Believe it or not, there are some people involved in the investment industry who are against Exchange Traded Funds (ETFs). ETFs provide transparent exposure to a wide range of global markets at a low cost. ETFs have allowed us to gain access to return streams many didn’t have access to just a decade ago. For example, if you want to trade Silver, you can now get that exposure with an ETF (SLV). Previously, you would have to buy actual silver bars and deal with them. Or, trade silver actual futures or options. There is nothing wrong with trading the options and futures, but it sure is simpler to get exposure to that return stream with an ETF in many types of accounts. I monitor 25 different countries in my universe that we can access through ETFs. When I started developing my quantitative trend systems in 2001 to 2003 I decided to apply them to sector and country ETFs instead of futures as most others did at the time. ETFs have changed the way we get exposure and it’s a good thing.
Since the May 2010 Flash Crash (when the Dow Jones Industrial Average dropped -9% intraday for those who may have forgotten). It was the biggest one-day point decline, 998.5 points, on an intraday basis in Dow Jones Industrial Average history. Some thought it could have be caused by ETFs: Leveraged ETFs, the Flash Crash, and 1987, for example.
It seems ETFs and especially leveraged or “geared” ETFs are an ongoing debate about their potential impacts on the market price and volume – especially at the end of the trading day.
“In the end, even with $3 billion in levered and inverse financials, the daily rebalance trade is still likely “just” a few hundred million on a big day.

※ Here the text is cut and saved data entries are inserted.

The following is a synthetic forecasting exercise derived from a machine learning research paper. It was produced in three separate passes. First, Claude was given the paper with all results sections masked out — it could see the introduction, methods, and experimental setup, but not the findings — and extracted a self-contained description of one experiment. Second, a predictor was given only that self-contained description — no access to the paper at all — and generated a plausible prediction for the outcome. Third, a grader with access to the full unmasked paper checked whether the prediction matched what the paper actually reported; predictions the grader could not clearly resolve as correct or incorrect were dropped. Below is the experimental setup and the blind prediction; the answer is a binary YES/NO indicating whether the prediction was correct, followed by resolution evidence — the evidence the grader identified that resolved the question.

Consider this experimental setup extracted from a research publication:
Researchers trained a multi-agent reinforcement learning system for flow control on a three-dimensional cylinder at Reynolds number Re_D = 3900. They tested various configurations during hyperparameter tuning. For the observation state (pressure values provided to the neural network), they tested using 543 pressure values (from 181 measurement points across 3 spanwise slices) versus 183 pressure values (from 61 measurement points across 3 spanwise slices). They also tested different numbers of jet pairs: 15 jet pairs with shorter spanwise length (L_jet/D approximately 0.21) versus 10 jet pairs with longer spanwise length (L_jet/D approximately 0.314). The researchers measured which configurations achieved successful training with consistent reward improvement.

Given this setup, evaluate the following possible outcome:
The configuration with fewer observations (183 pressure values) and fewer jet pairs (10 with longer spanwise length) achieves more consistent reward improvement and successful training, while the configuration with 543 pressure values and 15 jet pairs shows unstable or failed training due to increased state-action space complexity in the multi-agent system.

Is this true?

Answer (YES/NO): YES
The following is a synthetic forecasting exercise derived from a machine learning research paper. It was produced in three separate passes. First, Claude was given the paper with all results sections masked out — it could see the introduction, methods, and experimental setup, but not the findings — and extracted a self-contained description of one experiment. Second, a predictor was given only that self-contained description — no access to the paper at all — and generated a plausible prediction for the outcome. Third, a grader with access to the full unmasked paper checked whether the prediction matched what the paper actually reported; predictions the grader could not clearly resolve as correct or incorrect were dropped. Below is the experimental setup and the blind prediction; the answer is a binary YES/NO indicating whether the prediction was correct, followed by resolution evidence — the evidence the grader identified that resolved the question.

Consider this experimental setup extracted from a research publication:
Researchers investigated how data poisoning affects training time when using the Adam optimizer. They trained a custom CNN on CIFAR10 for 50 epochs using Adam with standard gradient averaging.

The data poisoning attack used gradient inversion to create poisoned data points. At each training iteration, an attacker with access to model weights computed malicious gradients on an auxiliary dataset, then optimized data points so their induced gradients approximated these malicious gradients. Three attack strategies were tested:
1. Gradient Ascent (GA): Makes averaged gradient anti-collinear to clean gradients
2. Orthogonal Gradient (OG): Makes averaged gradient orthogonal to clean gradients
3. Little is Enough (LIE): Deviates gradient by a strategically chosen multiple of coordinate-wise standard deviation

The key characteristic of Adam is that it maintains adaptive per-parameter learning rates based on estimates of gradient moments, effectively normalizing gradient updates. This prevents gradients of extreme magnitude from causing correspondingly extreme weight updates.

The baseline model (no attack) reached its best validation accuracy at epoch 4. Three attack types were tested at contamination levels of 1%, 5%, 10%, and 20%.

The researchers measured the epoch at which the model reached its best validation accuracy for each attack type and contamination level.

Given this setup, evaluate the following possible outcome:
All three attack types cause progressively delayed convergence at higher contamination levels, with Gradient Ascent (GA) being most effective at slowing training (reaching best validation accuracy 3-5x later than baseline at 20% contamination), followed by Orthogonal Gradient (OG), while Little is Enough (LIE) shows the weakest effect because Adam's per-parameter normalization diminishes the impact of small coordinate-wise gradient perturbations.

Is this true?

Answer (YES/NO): NO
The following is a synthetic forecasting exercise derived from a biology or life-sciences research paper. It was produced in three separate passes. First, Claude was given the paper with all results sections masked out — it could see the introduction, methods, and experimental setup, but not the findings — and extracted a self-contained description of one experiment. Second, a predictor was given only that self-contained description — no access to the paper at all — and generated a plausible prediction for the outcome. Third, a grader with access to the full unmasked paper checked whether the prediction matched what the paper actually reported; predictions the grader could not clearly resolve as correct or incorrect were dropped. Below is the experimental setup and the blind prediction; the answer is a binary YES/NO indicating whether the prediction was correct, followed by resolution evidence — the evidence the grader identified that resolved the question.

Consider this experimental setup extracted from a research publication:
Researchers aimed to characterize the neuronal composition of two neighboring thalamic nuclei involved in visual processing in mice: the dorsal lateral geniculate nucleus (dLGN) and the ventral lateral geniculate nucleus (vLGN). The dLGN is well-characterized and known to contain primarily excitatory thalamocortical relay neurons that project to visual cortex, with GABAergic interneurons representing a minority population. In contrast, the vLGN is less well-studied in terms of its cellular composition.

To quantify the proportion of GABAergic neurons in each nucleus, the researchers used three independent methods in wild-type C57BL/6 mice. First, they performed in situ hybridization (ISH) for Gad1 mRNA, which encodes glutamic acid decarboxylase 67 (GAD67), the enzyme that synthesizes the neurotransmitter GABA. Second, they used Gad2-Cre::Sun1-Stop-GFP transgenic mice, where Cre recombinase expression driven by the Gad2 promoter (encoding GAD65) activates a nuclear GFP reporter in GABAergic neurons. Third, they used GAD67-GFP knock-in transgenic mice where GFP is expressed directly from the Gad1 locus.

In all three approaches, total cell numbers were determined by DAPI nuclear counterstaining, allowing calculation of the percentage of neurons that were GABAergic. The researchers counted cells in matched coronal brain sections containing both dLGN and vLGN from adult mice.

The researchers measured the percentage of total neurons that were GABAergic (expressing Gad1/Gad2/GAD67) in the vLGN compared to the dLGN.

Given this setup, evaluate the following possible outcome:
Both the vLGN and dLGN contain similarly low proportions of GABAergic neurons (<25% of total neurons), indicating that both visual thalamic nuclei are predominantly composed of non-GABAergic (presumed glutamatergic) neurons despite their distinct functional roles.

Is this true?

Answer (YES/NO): NO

That gets spread across hundreds of financial stocks in the large- and small-cap indexes.”
The bottom line is it doesn’t seem the amount of money invested in these leveraged or inverse ETFs is large enough relative to the total amount of money in the market to make a significant impact. However, market prices are driven by the most basic economics: supply and demand. Any trading activity has the potential to move a price, but we haven’t yet seen any empirical evidence to say leveraged ETFs are the cause of the big price swings we see more of since 2008. Instead, you may consider that investors and traders are just more responsive to changing prices – good or bad.
There are some things we just don’t know for sure, until we do. In the mean time, I consider the possibilities, give them some deep thought, factor it in, so I am prepared for whatever happens next. All things are always uncertain: enjoy it.